Do these statements agree with the passage on DARPA's SD2 program? 1. Random search-based approaches work best with large parameter spaces. 2. SD2 plans to create a cloud-based open data exchange. 3. Robust design remains elusive in polymer chemistry. For each, answer yes or no and quote the words that decide it.

Passage shown Block Start

Engineers regularly use high-fidelity simulations to create robust designs in complex domains such as aeronautics, automobiles, and integrated circuits. In contrast, robust design remains elusive in domains such as synthetic biology, neuro-computation, and polymer chemistry due to the lack of high-fidelity models. DARPA’s Synergistic Discovery and Design (SD2) program aims to develop data-driven methods and tools to accelerate scientific discovery and robust design in domains that lack complete models.
Examples of complex systems where inventors lack complete scientific models to support their design efforts include biological systems that have millions of protein-metabolite interactions, neuro-processes that require computations across billions of neurons, and advanced materials influenced by millions of monomer-protein combinations.
These systems are part of domains that exhibit millions of unpredictable, interacting components for which robust models do not exist, and internal states are often only partially observable. In such domains, small perturbations in the environment can lead to unexpected design failures, and the number of engineering variables required to characterize stable operational envelopes remains unknown.
While domain experts remain geographically dispersed, they collectively analyze hundreds of terabytes of data to build models and refine designs. However, manually-intensive analysis of small datasets remains inefficient and often yields unreproducible results. In response, researchers have begun to outsource high-throughput experiments to automated labs and randomly search constrained parameter spaces for robust designs. However, these random search-based approaches work best with small parameter spaces and provide no insight into why some designs succeed and others fail.
SD2 will address the problem of design in domains that lack complete models by discovering models and refining designs via methods that extract information from data at petabyte scale. SD2 aims to develop data-driven methods to automatically discover models and refine designs in parallel at scale. To ensure realism, challenge problems drawn from cutting edge domains will drive the development of SD2 methods. By the end of the program, SD2 plans to provide new data-driven methods to accelerate discovery and design and create a cloud-based open data exchange for research communities in complex domains.

Passage shown Block End
Record set Block Start

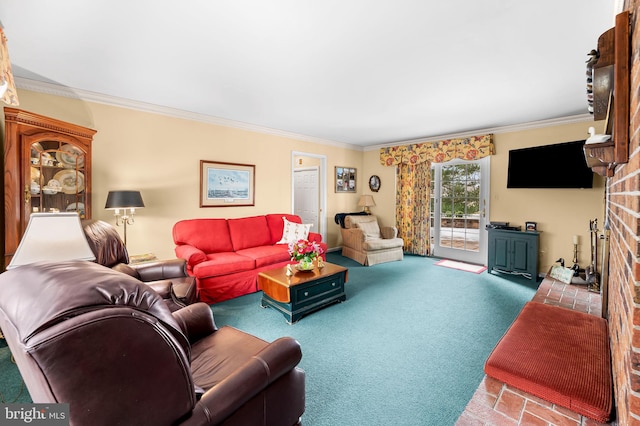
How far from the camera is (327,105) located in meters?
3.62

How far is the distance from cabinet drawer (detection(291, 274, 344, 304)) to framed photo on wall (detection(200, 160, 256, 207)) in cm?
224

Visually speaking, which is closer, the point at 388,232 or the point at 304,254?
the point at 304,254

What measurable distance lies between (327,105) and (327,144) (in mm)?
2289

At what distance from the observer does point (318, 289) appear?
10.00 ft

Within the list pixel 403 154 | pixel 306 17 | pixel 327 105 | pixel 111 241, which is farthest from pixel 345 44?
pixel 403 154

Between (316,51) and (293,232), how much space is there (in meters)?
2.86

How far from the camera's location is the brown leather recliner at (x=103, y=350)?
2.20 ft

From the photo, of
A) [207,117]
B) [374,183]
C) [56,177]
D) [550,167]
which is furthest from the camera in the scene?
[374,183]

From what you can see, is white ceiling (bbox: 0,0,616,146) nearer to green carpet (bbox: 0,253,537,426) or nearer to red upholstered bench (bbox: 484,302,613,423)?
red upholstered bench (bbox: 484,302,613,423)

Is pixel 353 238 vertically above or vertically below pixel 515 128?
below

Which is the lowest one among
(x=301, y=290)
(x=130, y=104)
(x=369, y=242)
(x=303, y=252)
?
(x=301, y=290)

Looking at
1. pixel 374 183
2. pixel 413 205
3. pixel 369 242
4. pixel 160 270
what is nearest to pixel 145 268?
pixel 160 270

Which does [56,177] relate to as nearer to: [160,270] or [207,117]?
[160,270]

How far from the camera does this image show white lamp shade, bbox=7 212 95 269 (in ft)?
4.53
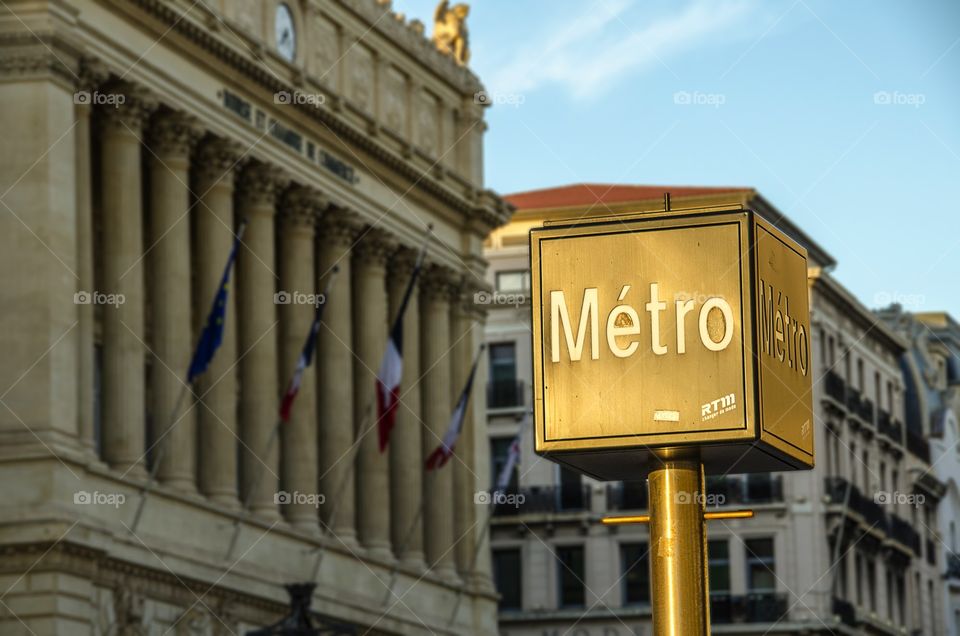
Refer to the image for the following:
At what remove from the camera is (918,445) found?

Record set Block End

*Reply*.
1. No: "these random search-based approaches work best with small parameter spaces"
2. Yes: "create a cloud-based open data exchange for research communities in complex domains"
3. Yes: "robust design remains elusive in domains such as synthetic biology, neuro-computation, and polymer chemistry"